(Captioned web images)

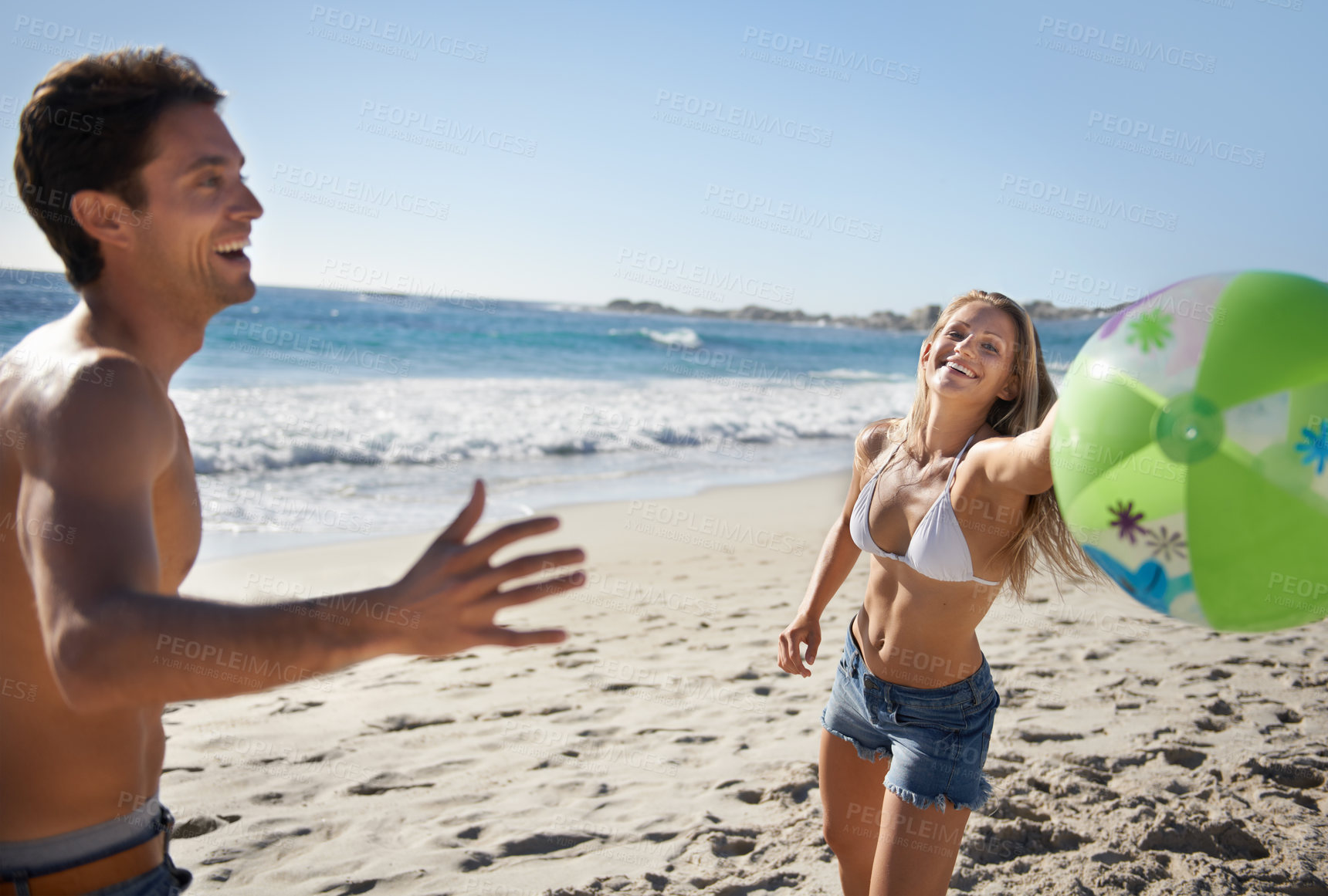 Buy stock photo Couple, ball and fun with laughing by beach in summer with love, care and support together on a holiday. Happy, vacation and date by the sea in Miami with freedom and travel by the ocean on a trip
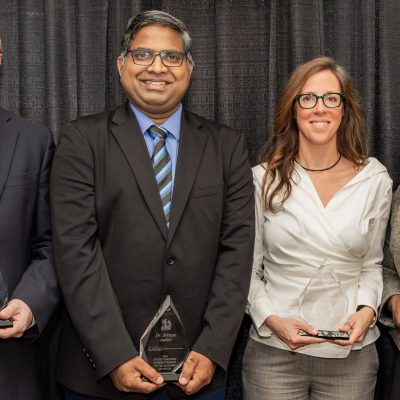 Dr. Patrick A. Frantom, Dr. Sriram Aaleti, Dr. Heather Ashley Hayes and Dr. Kagendo Mutua pose with glass awards.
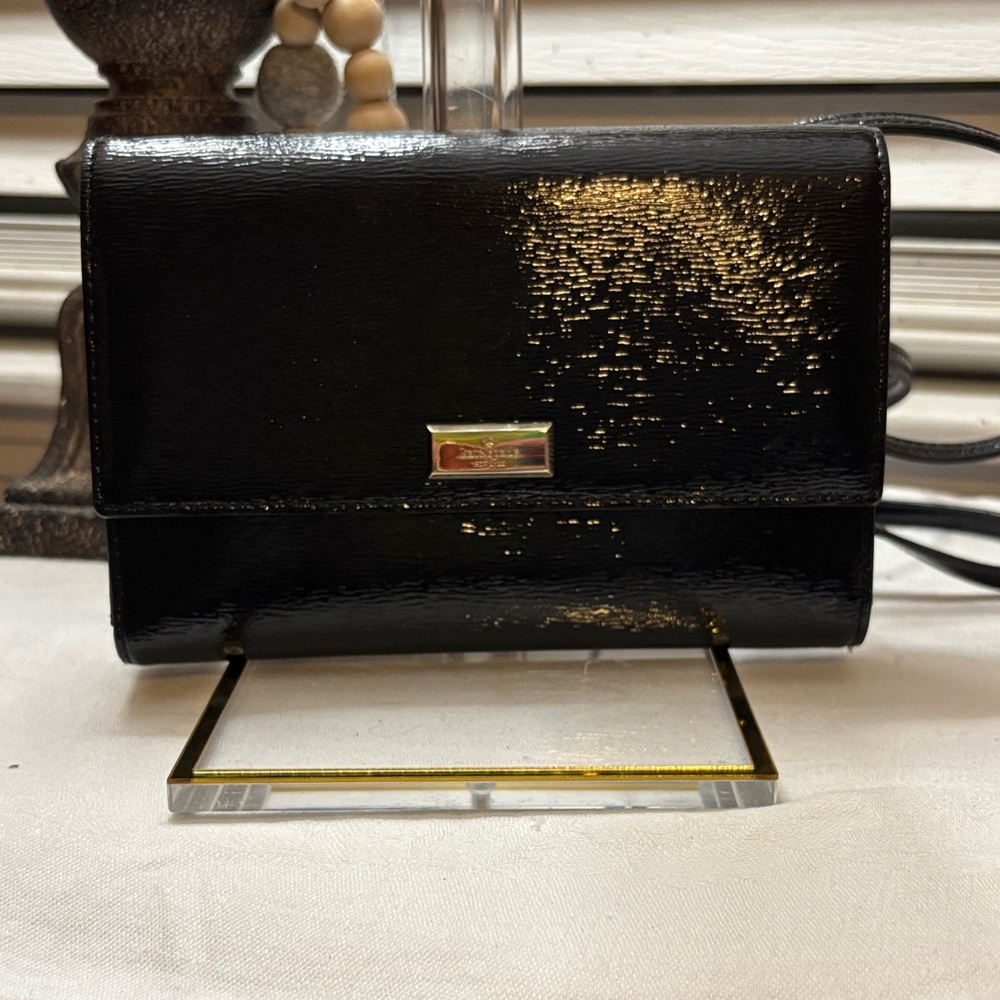 Kate Spade Black and Gold Wristlet
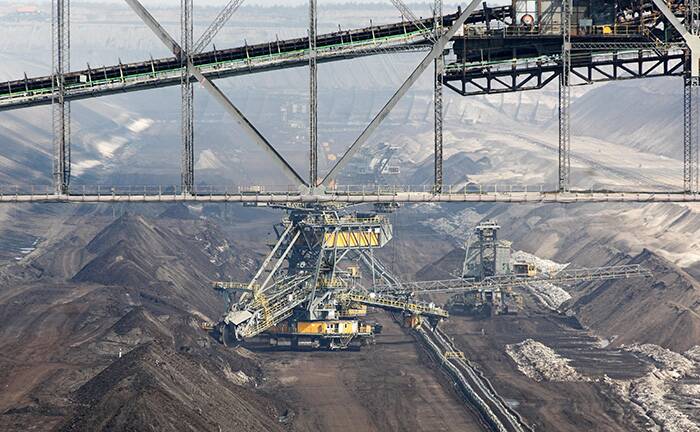Earthmovers work in an open-cast brown coal mine in Jnschwalde, Germany.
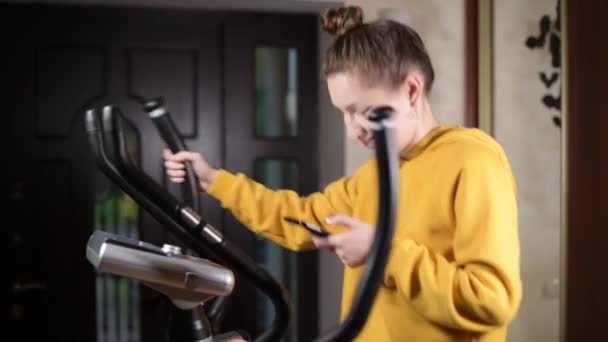 Uma Garota Uma Camisola Amarela Treina Elipsoide Olha Para Telefone — Vídeo de Stock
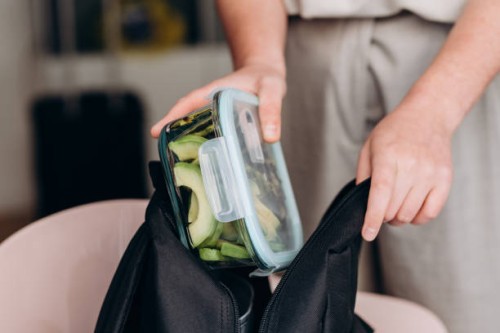 woman makes a healthy lunch at the lunch box zucchini pancakes and avocado salad , healthy lunch to go - junk food stock pictures, royalty-free photos & images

WHAT YOU NEED TO DO = Exactly repeat only the lines from the one with "Kate Spade Black and Gold Wristlet" to the closing line above, both included, and omit every picture.

SOLUTION TO THE PROBLEM =
 Kate Spade Black and Gold Wristlet
Earthmovers work in an open-cast brown coal mine in Jnschwalde, Germany.
 Uma Garota Uma Camisola Amarela Treina Elipsoide Olha Para Telefone — Vídeo de Stock
 woman makes a healthy lunch at the lunch box zucchini pancakes and avocado salad , healthy lunch to go - junk food stock pictures, royalty-free photos & images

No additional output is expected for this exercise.